▸ TASK OBJECTIVE: Set down only the lines from the one containing "this 400×300 image." through the final line of the entries below, exactly as they stand, with no pictures.

Top of DATA EXTRACTS

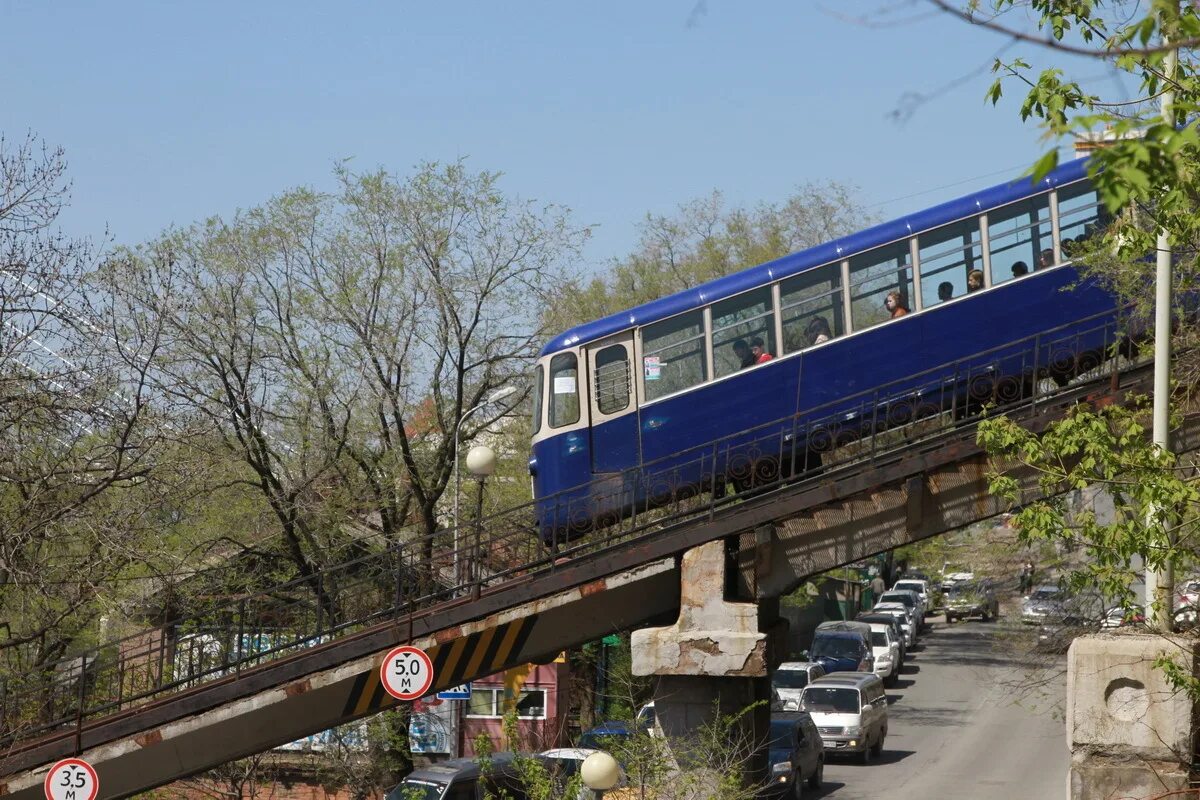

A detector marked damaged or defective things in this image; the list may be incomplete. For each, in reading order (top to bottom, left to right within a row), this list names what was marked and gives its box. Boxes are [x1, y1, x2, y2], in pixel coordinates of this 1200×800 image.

rusty metal bridge [0, 314, 1192, 800]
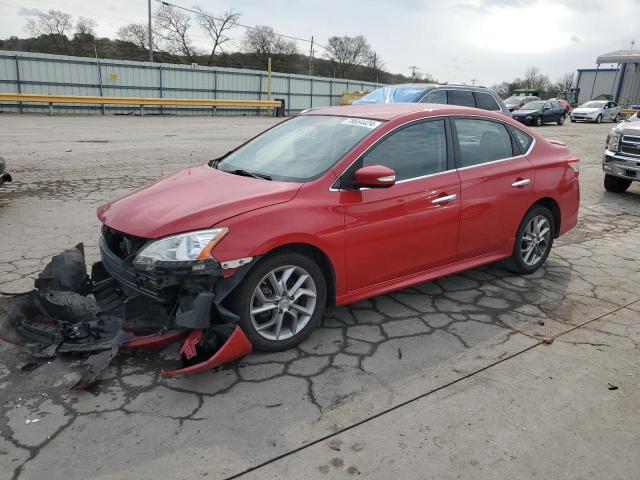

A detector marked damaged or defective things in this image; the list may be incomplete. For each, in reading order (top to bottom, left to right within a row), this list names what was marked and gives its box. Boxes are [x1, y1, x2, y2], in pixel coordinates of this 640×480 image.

damaged front bumper [0, 238, 255, 392]
broken bumper piece [0, 244, 255, 390]
exposed headlight assembly [132, 228, 228, 266]
cracked concrete [0, 117, 636, 480]
pavement crack line [221, 296, 640, 480]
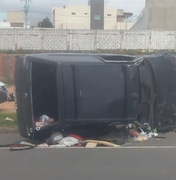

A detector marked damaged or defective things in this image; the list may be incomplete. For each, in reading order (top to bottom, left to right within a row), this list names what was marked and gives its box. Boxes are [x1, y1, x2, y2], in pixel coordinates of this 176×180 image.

overturned vehicle [14, 52, 176, 138]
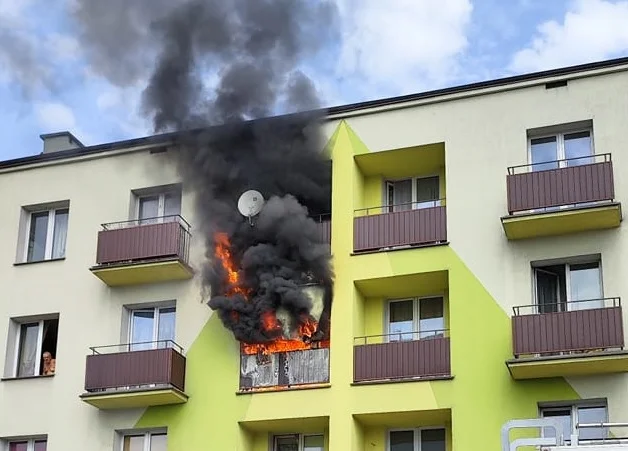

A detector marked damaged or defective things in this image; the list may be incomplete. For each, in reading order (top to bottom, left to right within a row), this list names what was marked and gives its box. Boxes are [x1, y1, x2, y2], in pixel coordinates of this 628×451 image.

fire damage [111, 0, 338, 388]
burned balcony railing [506, 154, 612, 215]
burned balcony railing [94, 216, 190, 268]
burned balcony railing [312, 214, 332, 245]
burned balcony railing [354, 201, 446, 254]
burned balcony railing [510, 298, 624, 358]
burned balcony railing [83, 340, 186, 394]
burned balcony railing [354, 330, 452, 384]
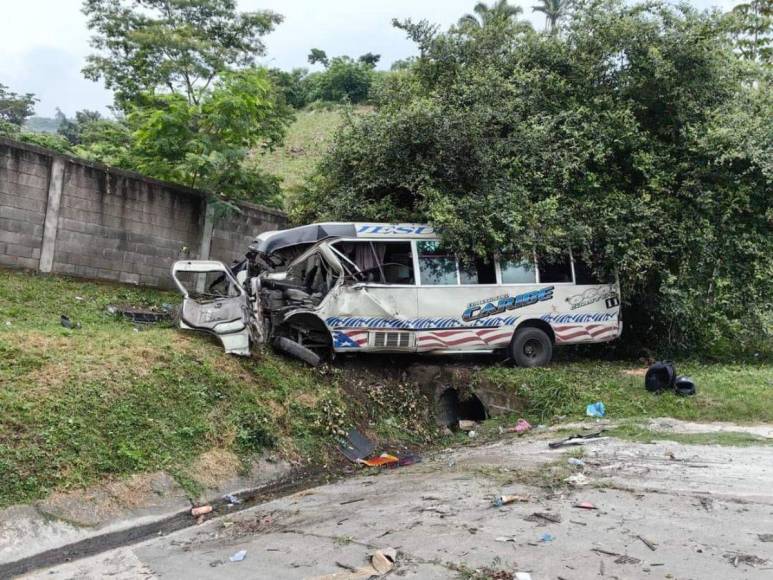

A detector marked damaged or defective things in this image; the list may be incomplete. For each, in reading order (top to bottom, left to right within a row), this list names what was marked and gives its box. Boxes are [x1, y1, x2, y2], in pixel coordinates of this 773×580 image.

wrecked white bus [170, 222, 620, 368]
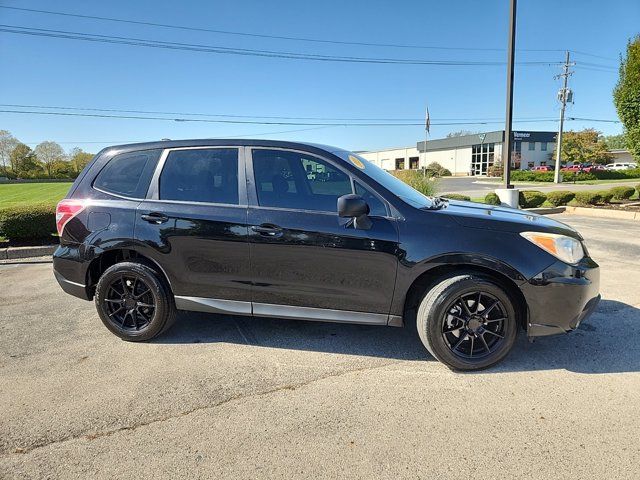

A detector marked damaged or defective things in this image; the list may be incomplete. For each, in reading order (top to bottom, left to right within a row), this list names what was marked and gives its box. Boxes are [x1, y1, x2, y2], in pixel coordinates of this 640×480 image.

crack in pavement [2, 360, 402, 458]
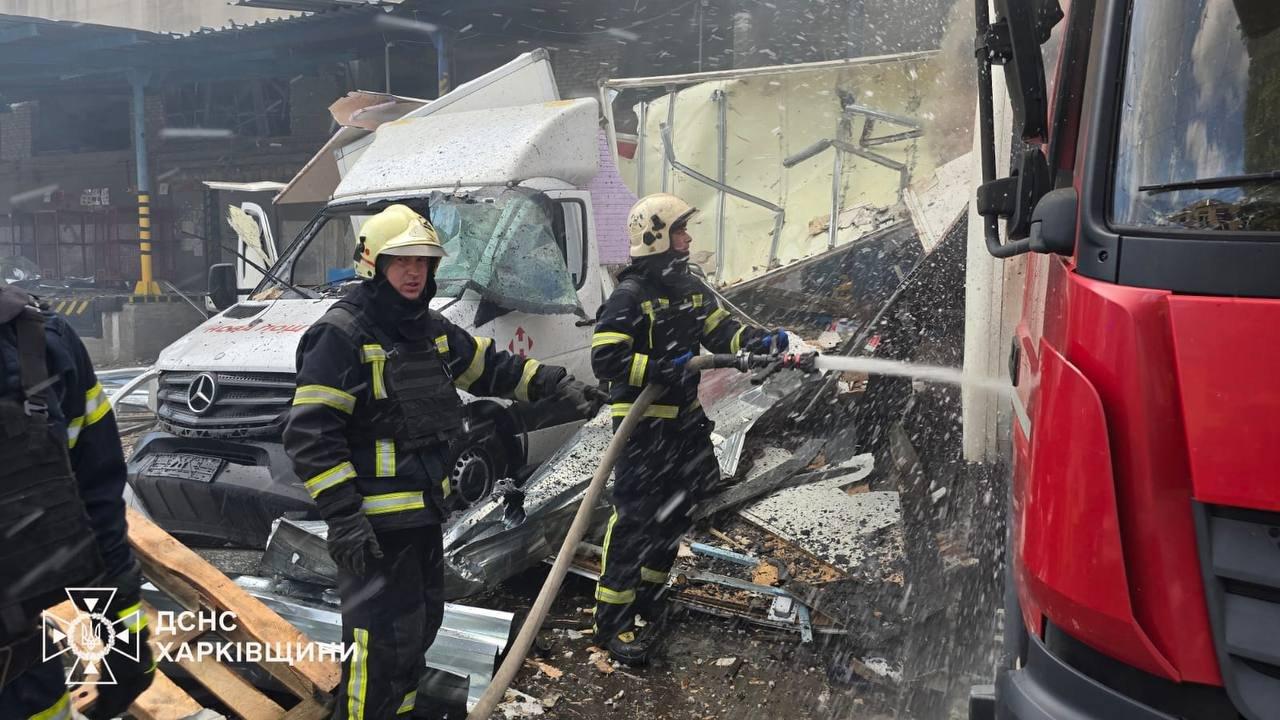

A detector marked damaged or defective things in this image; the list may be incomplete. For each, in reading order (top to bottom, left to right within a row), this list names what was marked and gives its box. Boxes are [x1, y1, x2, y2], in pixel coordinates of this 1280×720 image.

shattered windshield [1111, 0, 1280, 229]
shattered windshield [253, 185, 581, 312]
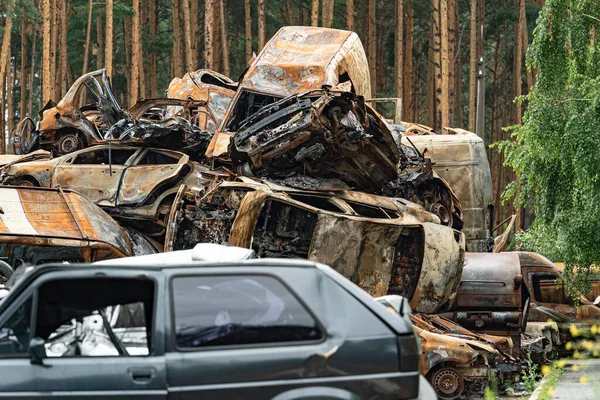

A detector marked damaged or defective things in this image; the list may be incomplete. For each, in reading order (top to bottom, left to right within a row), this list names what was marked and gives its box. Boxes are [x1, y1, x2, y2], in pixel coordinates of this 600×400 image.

burnt car [14, 69, 211, 156]
burnt car [168, 69, 238, 134]
rusted car body [168, 69, 238, 134]
rusted car body [0, 187, 136, 274]
burnt car [0, 186, 152, 280]
burnt car [0, 146, 212, 234]
rusted car body [0, 145, 212, 236]
car with orange rust [0, 145, 214, 234]
rusted car body [166, 177, 466, 314]
burnt car [166, 177, 466, 314]
rusted car body [394, 125, 492, 250]
burnt car [0, 244, 436, 400]
rusted car body [412, 314, 516, 398]
rusted car body [436, 253, 524, 356]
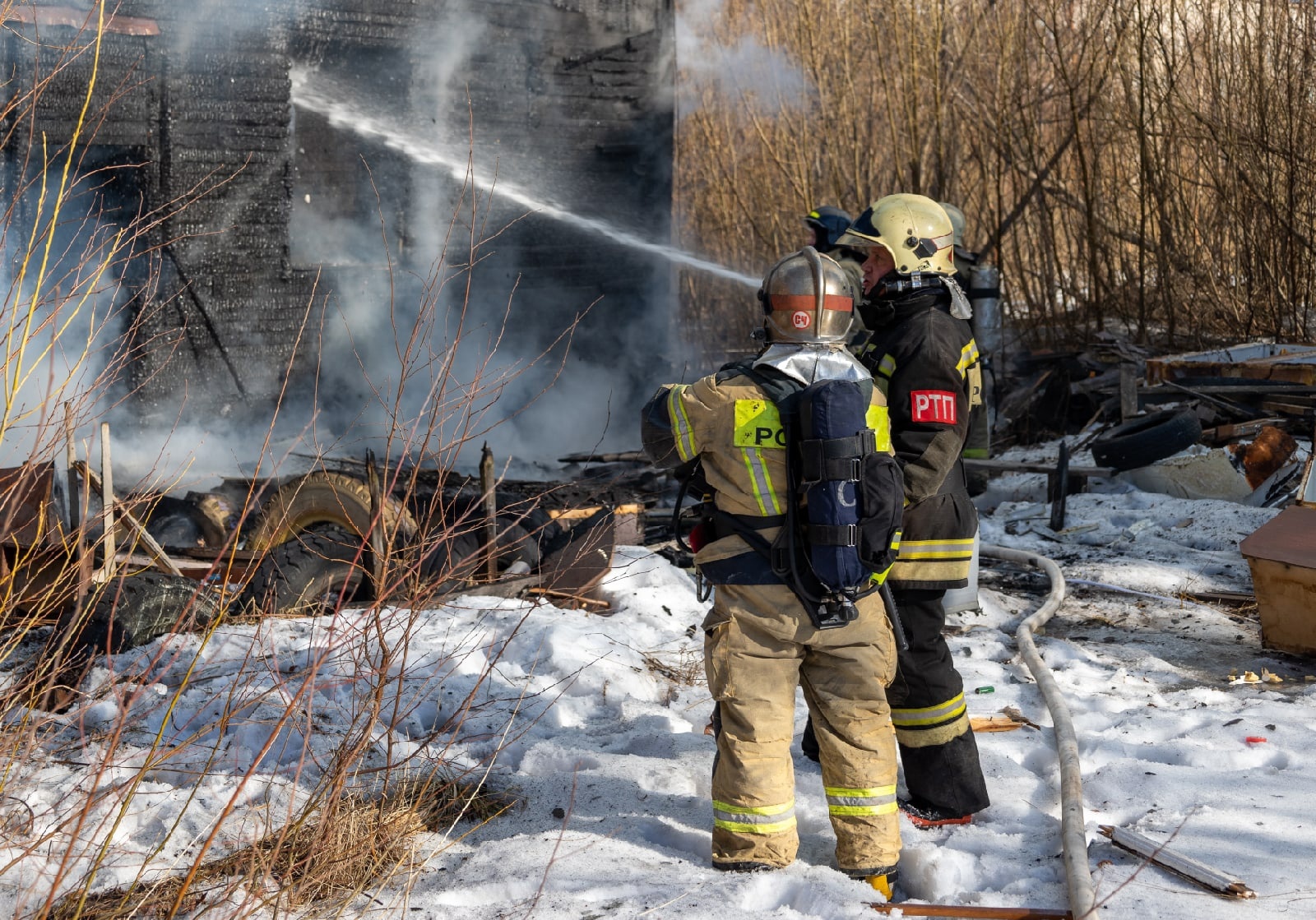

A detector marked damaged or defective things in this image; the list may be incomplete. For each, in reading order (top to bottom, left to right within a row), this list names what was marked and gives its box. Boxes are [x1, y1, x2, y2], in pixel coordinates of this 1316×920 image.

burned wooden house [0, 2, 674, 451]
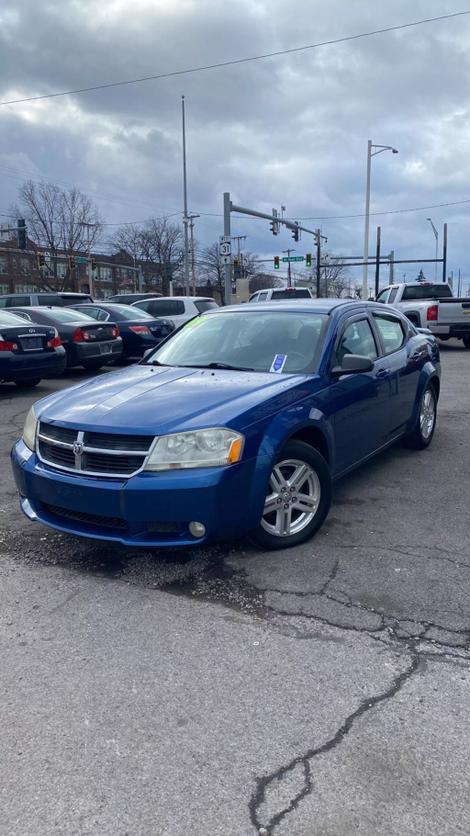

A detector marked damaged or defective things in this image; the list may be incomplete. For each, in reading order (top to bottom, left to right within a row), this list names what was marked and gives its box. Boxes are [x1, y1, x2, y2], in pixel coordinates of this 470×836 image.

crack in asphalt [248, 644, 420, 832]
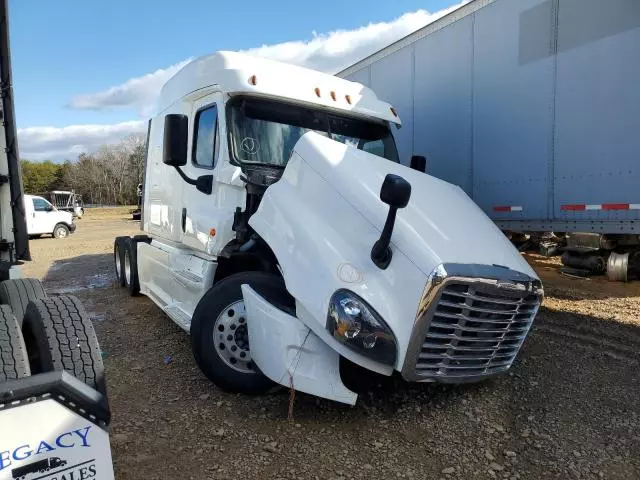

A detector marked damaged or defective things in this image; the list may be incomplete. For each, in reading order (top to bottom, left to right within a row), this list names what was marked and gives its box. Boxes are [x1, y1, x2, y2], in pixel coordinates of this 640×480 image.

damaged hood [292, 133, 536, 280]
crumpled fender [242, 284, 358, 404]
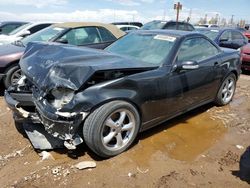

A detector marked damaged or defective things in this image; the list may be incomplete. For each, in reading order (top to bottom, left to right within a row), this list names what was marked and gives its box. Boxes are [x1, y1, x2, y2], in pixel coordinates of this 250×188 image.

detached front bumper [4, 89, 88, 149]
broken headlight [47, 87, 74, 109]
damaged hood [20, 41, 156, 91]
crashed black car [4, 30, 241, 157]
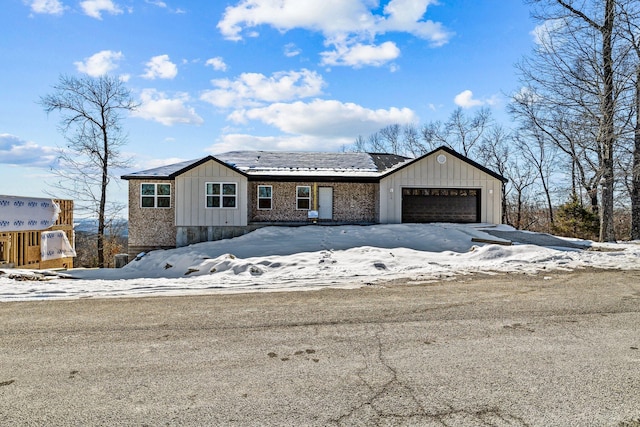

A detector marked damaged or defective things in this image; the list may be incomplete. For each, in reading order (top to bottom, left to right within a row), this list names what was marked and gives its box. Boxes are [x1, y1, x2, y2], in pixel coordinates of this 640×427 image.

cracked asphalt [1, 270, 640, 426]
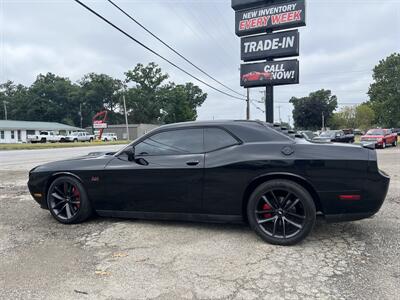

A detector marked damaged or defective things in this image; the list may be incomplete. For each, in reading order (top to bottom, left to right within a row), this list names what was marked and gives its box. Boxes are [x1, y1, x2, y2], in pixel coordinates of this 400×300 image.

cracked pavement [0, 145, 398, 298]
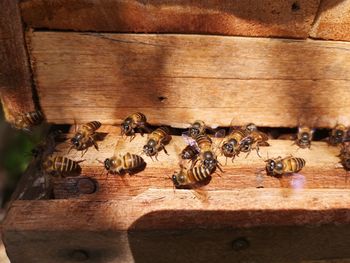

Bottom of DATA EXTRACTS

▸ WRITTEN ANSWER:
A detector marked damaged or defective things in this image; the list may be incomplete. For each, in reading order (top to bottom, left to right within a row), this list names what was marked and gives its box. Boxes are [x1, y1, x2, y2], in pixel coordinates of this 400×300 image.

cracked pavement [0, 145, 398, 298]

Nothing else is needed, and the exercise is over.